*What the exercise asks*:
Could you return each line below without altering a word?

*Working data*:
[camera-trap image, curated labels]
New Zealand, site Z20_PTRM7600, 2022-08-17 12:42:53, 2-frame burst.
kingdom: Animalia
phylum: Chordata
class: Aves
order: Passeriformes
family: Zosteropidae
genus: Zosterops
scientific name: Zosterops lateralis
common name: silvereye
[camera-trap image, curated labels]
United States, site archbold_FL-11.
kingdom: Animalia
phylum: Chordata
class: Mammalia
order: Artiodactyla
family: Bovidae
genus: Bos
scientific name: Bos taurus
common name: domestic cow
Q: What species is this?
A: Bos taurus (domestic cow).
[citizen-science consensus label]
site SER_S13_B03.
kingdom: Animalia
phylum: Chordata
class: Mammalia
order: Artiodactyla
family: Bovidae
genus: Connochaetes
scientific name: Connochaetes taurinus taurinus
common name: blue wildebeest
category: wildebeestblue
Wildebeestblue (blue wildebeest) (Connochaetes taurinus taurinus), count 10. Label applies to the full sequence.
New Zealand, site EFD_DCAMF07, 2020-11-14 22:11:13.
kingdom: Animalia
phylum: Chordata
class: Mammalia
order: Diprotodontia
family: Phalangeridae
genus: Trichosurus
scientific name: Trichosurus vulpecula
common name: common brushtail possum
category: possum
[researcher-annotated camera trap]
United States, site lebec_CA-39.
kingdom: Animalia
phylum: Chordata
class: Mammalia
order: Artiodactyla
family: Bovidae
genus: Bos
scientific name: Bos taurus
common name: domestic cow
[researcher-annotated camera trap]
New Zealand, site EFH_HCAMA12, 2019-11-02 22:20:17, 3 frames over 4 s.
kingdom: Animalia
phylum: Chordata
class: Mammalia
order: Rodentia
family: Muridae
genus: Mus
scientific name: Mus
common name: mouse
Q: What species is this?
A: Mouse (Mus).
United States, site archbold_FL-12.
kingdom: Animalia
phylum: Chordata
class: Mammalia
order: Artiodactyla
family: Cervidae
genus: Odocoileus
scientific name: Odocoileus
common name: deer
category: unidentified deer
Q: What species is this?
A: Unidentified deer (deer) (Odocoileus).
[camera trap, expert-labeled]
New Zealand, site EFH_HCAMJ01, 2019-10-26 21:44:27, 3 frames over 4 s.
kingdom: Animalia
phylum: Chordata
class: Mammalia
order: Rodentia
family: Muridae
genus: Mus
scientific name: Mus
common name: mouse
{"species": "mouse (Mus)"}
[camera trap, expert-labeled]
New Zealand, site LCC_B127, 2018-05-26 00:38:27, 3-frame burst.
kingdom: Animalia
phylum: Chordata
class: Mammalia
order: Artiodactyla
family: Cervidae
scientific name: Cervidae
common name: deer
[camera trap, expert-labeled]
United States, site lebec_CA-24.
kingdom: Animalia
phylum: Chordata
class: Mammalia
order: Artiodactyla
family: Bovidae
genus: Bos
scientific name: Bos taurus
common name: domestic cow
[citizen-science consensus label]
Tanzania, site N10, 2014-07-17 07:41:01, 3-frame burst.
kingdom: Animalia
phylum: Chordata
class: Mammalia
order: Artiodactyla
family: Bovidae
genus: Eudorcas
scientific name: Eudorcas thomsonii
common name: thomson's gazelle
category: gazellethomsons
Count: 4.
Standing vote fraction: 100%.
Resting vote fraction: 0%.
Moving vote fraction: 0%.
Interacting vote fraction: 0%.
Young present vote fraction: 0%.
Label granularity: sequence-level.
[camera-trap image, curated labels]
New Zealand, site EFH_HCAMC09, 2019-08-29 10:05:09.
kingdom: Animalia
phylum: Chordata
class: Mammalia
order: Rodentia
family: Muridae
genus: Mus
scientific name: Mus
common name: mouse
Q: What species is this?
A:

*Answer below*:
[camera-trap image, curated labels]
New Zealand, site Z20_PTRM7600, 2022-08-17 12:42:53, 2-frame burst.
kingdom: Animalia
phylum: Chordata
class: Aves
order: Passeriformes
family: Zosteropidae
genus: Zosterops
scientific name: Zosterops lateralis
common name: silvereye
[camera-trap image, curated labels]
United States, site archbold_FL-11.
kingdom: Animalia
phylum: Chordata
class: Mammalia
order: Artiodactyla
family: Bovidae
genus: Bos
scientific name: Bos taurus
common name: domestic cow
Q: What species is this?
A: Bos taurus (domestic cow).
[citizen-science consensus label]
site SER_S13_B03.
kingdom: Animalia
phylum: Chordata
class: Mammalia
order: Artiodactyla
family: Bovidae
genus: Connochaetes
scientific name: Connochaetes taurinus taurinus
common name: blue wildebeest
category: wildebeestblue
Wildebeestblue (blue wildebeest) (Connochaetes taurinus taurinus), count 10. Label applies to the full sequence.
New Zealand, site EFD_DCAMF07, 2020-11-14 22:11:13.
kingdom: Animalia
phylum: Chordata
class: Mammalia
order: Diprotodontia
family: Phalangeridae
genus: Trichosurus
scientific name: Trichosurus vulpecula
common name: common brushtail possum
category: possum
[researcher-annotated camera trap]
United States, site lebec_CA-39.
kingdom: Animalia
phylum: Chordata
class: Mammalia
order: Artiodactyla
family: Bovidae
genus: Bos
scientific name: Bos taurus
common name: domestic cow
[researcher-annotated camera trap]
New Zealand, site EFH_HCAMA12, 2019-11-02 22:20:17, 3 frames over 4 s.
kingdom: Animalia
phylum: Chordata
class: Mammalia
order: Rodentia
family: Muridae
genus: Mus
scientific name: Mus
common name: mouse
Q: What species is this?
A: Mouse (Mus).
United States, site archbold_FL-12.
kingdom: Animalia
phylum: Chordata
class: Mammalia
order: Artiodactyla
family: Cervidae
genus: Odocoileus
scientific name: Odocoileus
common name: deer
category: unidentified deer
Q: What species is this?
A: Unidentified deer (deer) (Odocoileus).
[camera trap, expert-labeled]
New Zealand, site EFH_HCAMJ01, 2019-10-26 21:44:27, 3 frames over 4 s.
kingdom: Animalia
phylum: Chordata
class: Mammalia
order: Rodentia
family: Muridae
genus: Mus
scientific name: Mus
common name: mouse
{"species": "mouse (Mus)"}
[camera trap, expert-labeled]
New Zealand, site LCC_B127, 2018-05-26 00:38:27, 3-frame burst.
kingdom: Animalia
phylum: Chordata
class: Mammalia
order: Artiodactyla
family: Cervidae
scientific name: Cervidae
common name: deer
[camera trap, expert-labeled]
United States, site lebec_CA-24.
kingdom: Animalia
phylum: Chordata
class: Mammalia
order: Artiodactyla
family: Bovidae
genus: Bos
scientific name: Bos taurus
common name: domestic cow
[citizen-science consensus label]
Tanzania, site N10, 2014-07-17 07:41:01, 3-frame burst.
kingdom: Animalia
phylum: Chordata
class: Mammalia
order: Artiodactyla
family: Bovidae
genus: Eudorcas
scientific name: Eudorcas thomsonii
common name: thomson's gazelle
category: gazellethomsons
Count: 4.
Standing vote fraction: 100%.
Resting vote fraction: 0%.
Moving vote fraction: 0%.
Interacting vote fraction: 0%.
Young present vote fraction: 0%.
Label granularity: sequence-level.
[camera-trap image, curated labels]
New Zealand, site EFH_HCAMC09, 2019-08-29 10:05:09.
kingdom: Animalia
phylum: Chordata
class: Mammalia
order: Rodentia
family: Muridae
genus: Mus
scientific name: Mus
common name: mouse
Q: What species is this?
A:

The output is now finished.